Washington, DC – On Tuesday, the Los Angeles Unified School District (LAUSD) Board of Education unanimously passed the “Everyone Counts: Increasing Equity for All of Our AANHPI AMEMSA Students and Employees” resolution. The resolution, authored by Board President Mónica García, makes LAUSD the largest school district in the country to disaggregate race and ethnicity data to ensure that all communities are seen and accounted for by policymakers.

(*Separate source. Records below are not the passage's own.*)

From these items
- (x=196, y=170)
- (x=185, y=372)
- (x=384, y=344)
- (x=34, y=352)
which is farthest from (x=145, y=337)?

The resolution, which is the product of more than 40 community organizations working powerfully for educational justice for Asian American, Native Hawaiian, and Pacific Islander (AANHPI) students, Arab, Middle Eastern, Muslim, and South Asian (AMEMSA) students, and all students of color, will:
- affirm AANHPI AMEMSA students as an important community with unique and important needs;
- meaningfully collect and disaggregate data for all students and employees of color, including AANHPI AMEMSA students and employees;
- establish an AANHPI AMEMSA Steering Committee for Educational Equity that issues recommendations for the implementation of the resolution;
- provide annual updates on the state of AANHPI AMEMSA students and employees during Asian Pacific American Heritage Month (May) each year; and
- advocate at the state level and with other California school districts for similar practices, especially data disaggregation, to duplicate efforts throughout California.

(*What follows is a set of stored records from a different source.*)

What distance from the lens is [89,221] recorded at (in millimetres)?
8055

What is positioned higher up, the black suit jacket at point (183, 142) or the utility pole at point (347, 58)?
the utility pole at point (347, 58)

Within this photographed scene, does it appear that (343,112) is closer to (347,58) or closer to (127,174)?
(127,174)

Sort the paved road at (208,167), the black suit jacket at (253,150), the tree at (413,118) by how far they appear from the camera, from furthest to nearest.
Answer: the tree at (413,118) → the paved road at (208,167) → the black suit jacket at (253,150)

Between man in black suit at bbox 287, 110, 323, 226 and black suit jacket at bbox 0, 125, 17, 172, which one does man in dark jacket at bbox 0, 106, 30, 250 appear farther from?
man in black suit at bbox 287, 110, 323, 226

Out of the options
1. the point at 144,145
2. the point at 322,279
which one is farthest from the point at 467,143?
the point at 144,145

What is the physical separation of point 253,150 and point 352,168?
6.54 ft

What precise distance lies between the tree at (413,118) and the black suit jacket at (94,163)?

“Disaggregating data is a civil rights issue,” said Quyen Dinh, executive director of SEARAC. “Without detailed data, Southeast Asian American communities are made unseen, and our needs are ignored in critical policy decisions. SEARAC applauds the Board of Education, Board President García, and the many community advocates who fought to pass this historic civil rights milestone. We now call on LAUSD to implement the resolution fully and expediently to make educational equity a reality for all students of color.”
While our country has made significant strides in collecting data about student achievement for the major race and ethnic groups, data policies in most states and districts continue to fail to represent our diverse communities accurately. The monolithic “Asian” or “Native Hawaiian or Pacific Islander” categories gloss over the immense variation in outcomes for different AANHPI ethnic groups, such as for Southeast Asian Americans (SEAAs). In the aggregate, only 14% of Asian American adults have less than a high school diploma. However, disaggregated data show that 34% of Cambodian, 30% of Hmong, 30% of Lao, and 28% of Vietnamese American adults have less than a high school diploma – twice the percentage or more of Asian Americans overall.
California is home to more than 1 million SEAAs, including more than 764,000 Vietnamese Americans, more than 118,000 Cambodian Americans, more than 101,000 Hmong Americans, and nearly 83,000 Laotian Americans. LAUSD alone educates 85,000 students-or 18% of the district-who are AANHPI. This incredible diversity underscores the absolute importance for education data to reflect all communities accurately. SEARAC thanks the LAUSD Board of Education and strongly urges districts nationwide to follow in its steps.